Single nucleotide variant identification at different read depths
We studied the effect of read depth on specificity by examining the read depth at individual SNV calls in our complete RNA-Seq dataset of eight lanes. We found that at a read depth of 3 (the minimum required for a variant to be called), the specificity for SNVs found in the complete set of exons was only 0.28, but that as read depth increased, so did specificity, until it reached a plateau of between 0.6 and 0.75 for read depths between 50 and 1,200 (Supplemental figure S1 in Additional file 1). The 13,892 SNVs called between these read depth levels had a specificity of 0.67 (sensitivity of 0.19). However, above a depth of 1,200, the specificity fell again, becoming as low as 0.05 for the 94 SNVs with read depths greater than 2,000. Similar trends were found for core exonic SNVs (sensitivity 0.22 and specificity 0.77), SNVs in PBMC-expressed genes (sensitivity 0.59 and specificity 0.84), and SNVs in PBMC-expressed genes without paralogs (sensitivity 0.58 and specificity 0.90) when restricting to SNVs with a read depth between 50 and 1,200 (Supplemental figure S1 in Additional file 1).

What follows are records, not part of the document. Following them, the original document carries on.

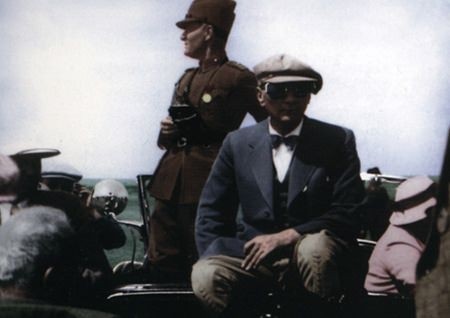 Görmediğiniz kareleriyle 'Atatürk' 126
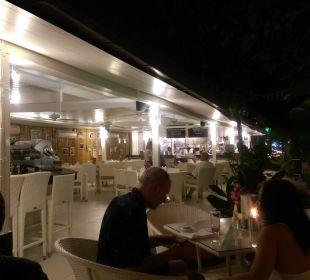 Restaurant und Rezeption bei Nacht K Hotel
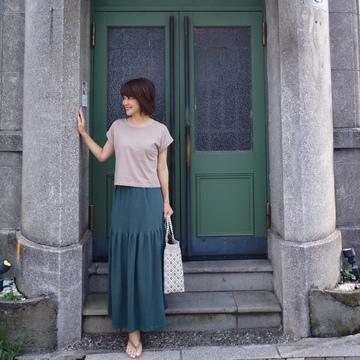 フォレストグリーンのスカートをはいてBARへ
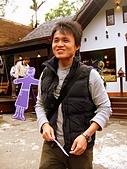 20090314~15三女一男之大吃大喝台中遊記:很不愛拍的王先生~呵~偷拍成功(′∪`艸)⌒*。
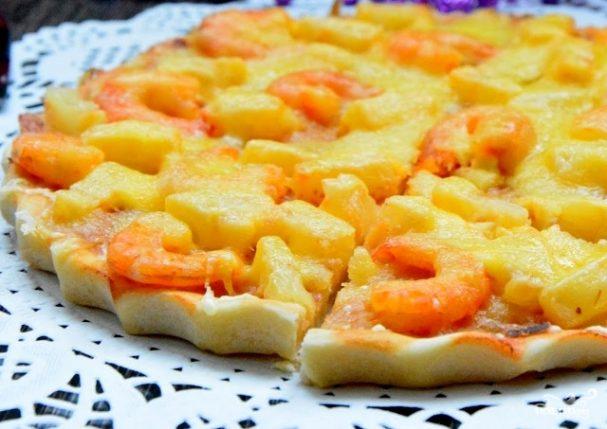 Пицца с ананасами и креветками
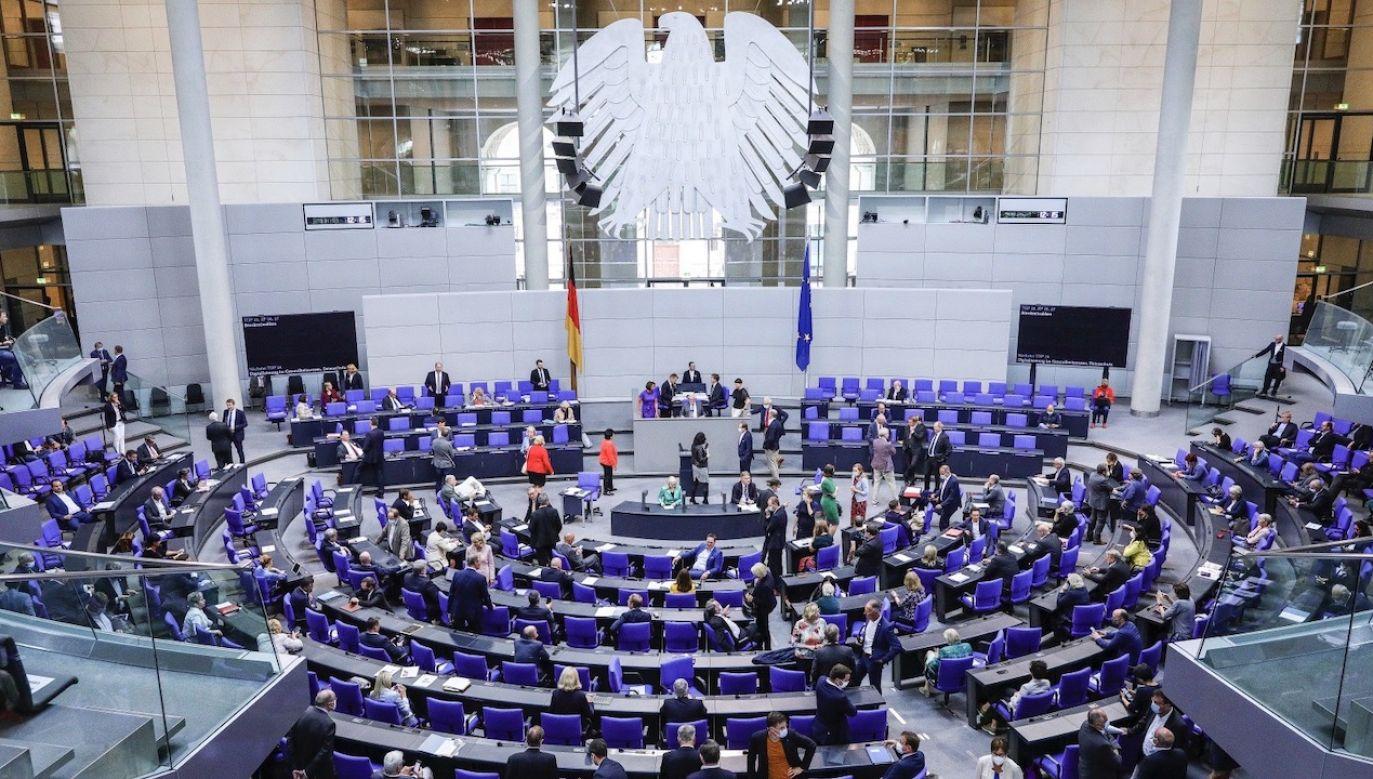 Zdaniem MSZ niemieckie media dopuściły się manipulacji (fot. PAP/EPA/OMER MESSINGER)
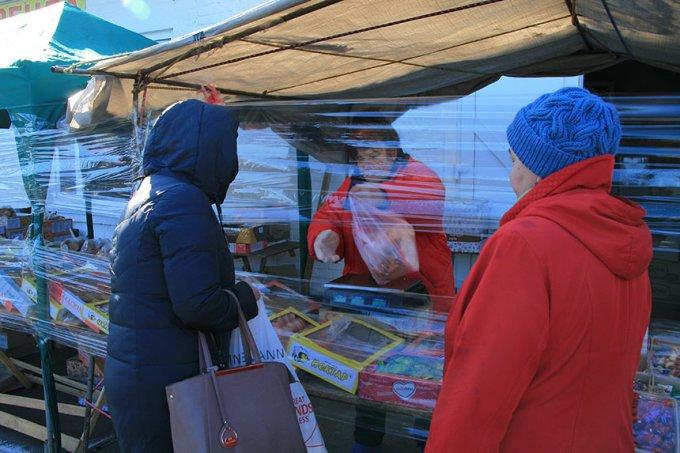 Як працюватиме ринок на вул. Луговій в умовах карантину (фото)
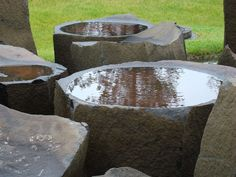 15 Beautiful Bird Bath Design Ideas on Your Home Yard 7 Ceramic Bird Bath, Bird Bath Bowl, Concrete Bird Bath, Bird Bath Fountain, Bird Bath Garden, Garden Water, Rock Fountain, Herb Garden, Garden Art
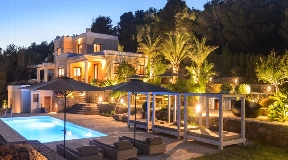Nice mediterranean style villa for sale with stunning panoramic views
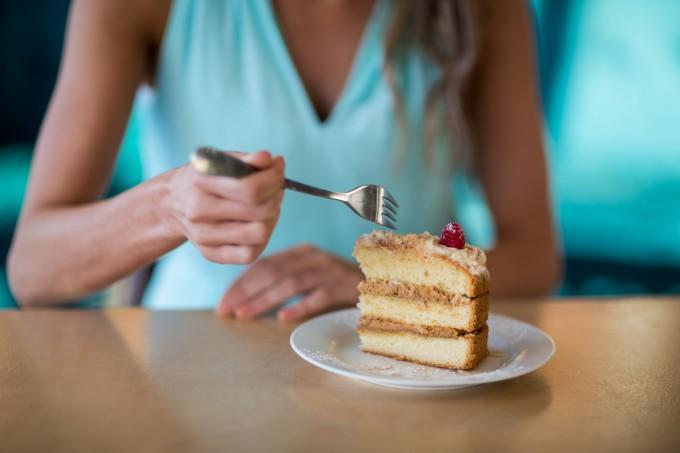 mulher-comendo-bolo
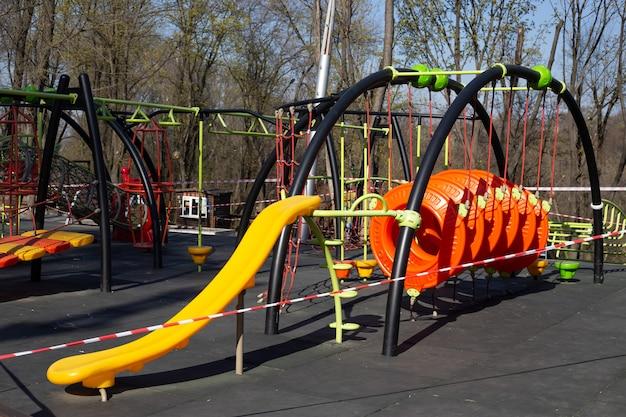 子供の遊び場を閉鎖。コロナウイルスの予防covid-19。 sars-cov-2。コロナウイルスの伝染を阻止するために、社会的距離を空けるため、遊び場は公開されていません。公共の遊び場に子供はいません。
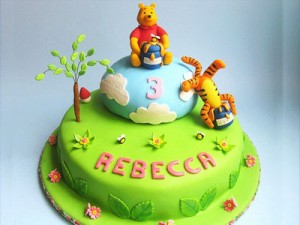 کیک تولدگرد تم بچگانه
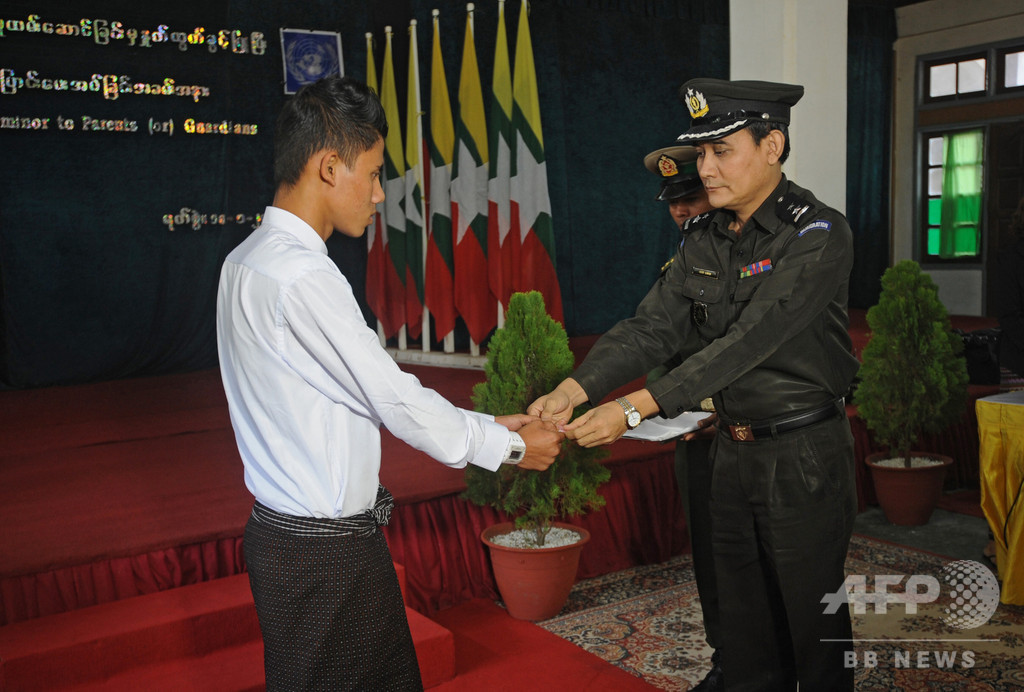 ミャンマー軍が子ども兵士75人を解放 最年少は14歳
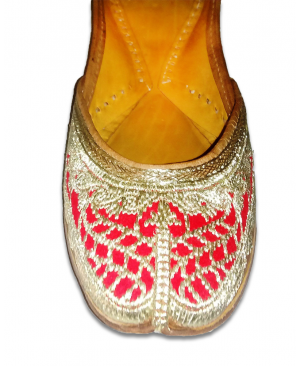 Red Silver Embroidered Handcrafted Punjabi Jutti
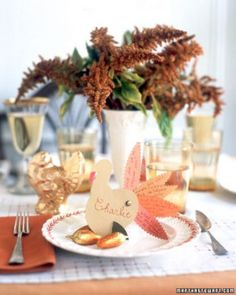 See the Turkey Trivia Place Card in our Thanksgiving Tables gallery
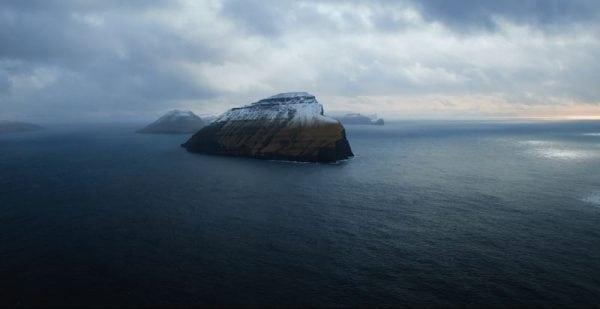 Se Øboerne & Hvalerne i Gimle:Dox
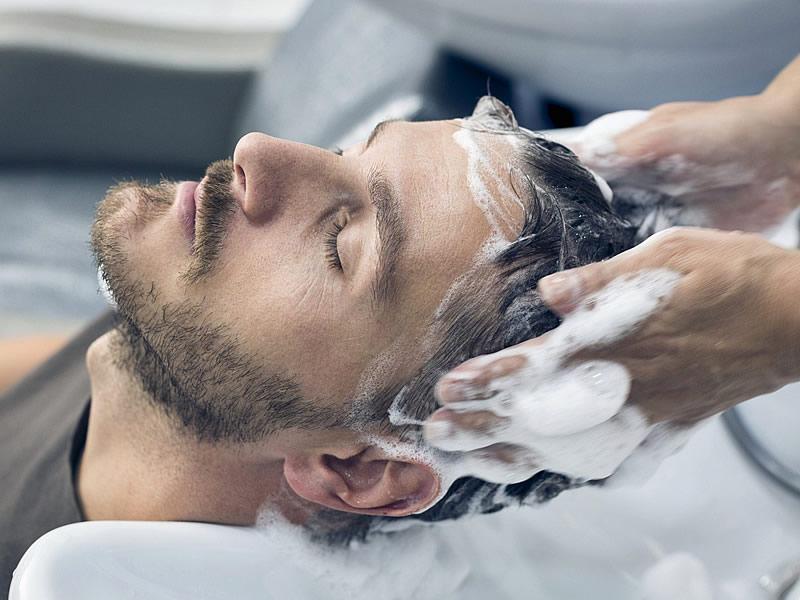 Protez Saç Nedir? Bakımı Nasıl Yapılır? Fiyatları ve Yorumları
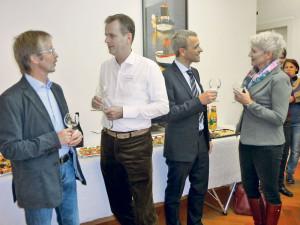 Martin Reichel (2.v.l.) und Frank-Andreas Longère (2.v.r.) beim Apéro.(Bild: pd)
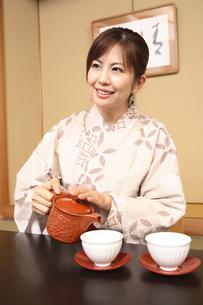 お茶を入れる浴衣女性の写真素材 [FYI01998266]
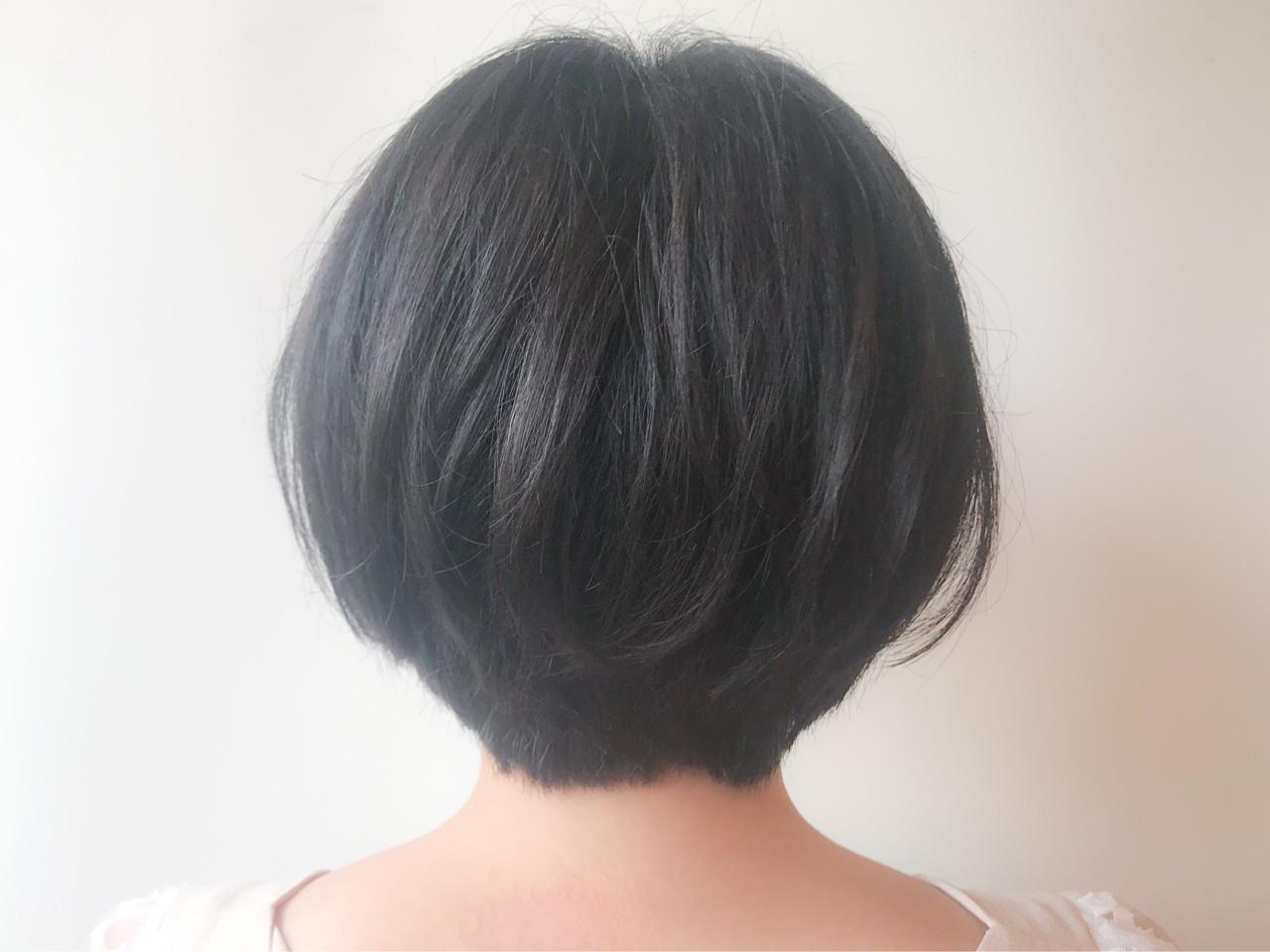 オフィス ショートボブ ゆるふわ 大人かわいい ヘアスタイルや髪型の写真・画像 | HIROKI / roijir / roijir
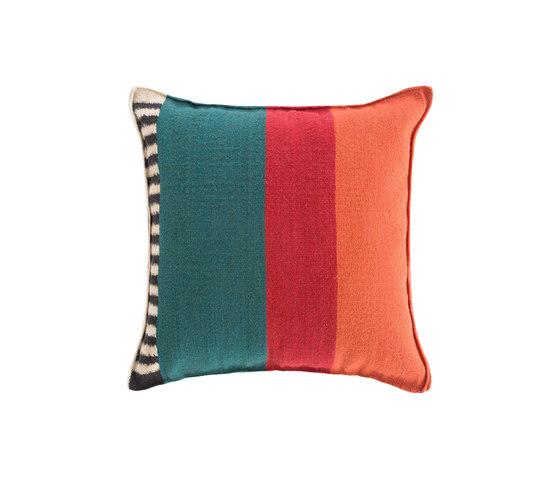 Rustic Chic Flower Cushion 64 Multi 4 de GAN | Cojines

We also studied the effect of read depth on specificity as the dataset increased from one to eight lanes. We found that at only one lane of RNA-Seq data, the specificity was 0.5 for SNVs with a read depth of 3, which was far better than the value of 0.28 found when using all eight lanes of data. Again, the specificity increased as the read depth increased, but in this lower coverage dataset the specificity reached a plateau of between 0.6 and 0.75 at greater than 10 reads, far earlier than the 50 reads needed for specificity stability in the eight lane dataset. The specificity also decayed at a much lower read depth in this smaller dataset, becoming less than 0.6 when the read depth was greater than 150. As the dataset increased from one lane to all eight lanes, the overall specificity continually decreased (Figure 1), and the minimum and maximum read depth value required for specificity to remain stable continually increased (Supplemental figure S2 in Additional file 1).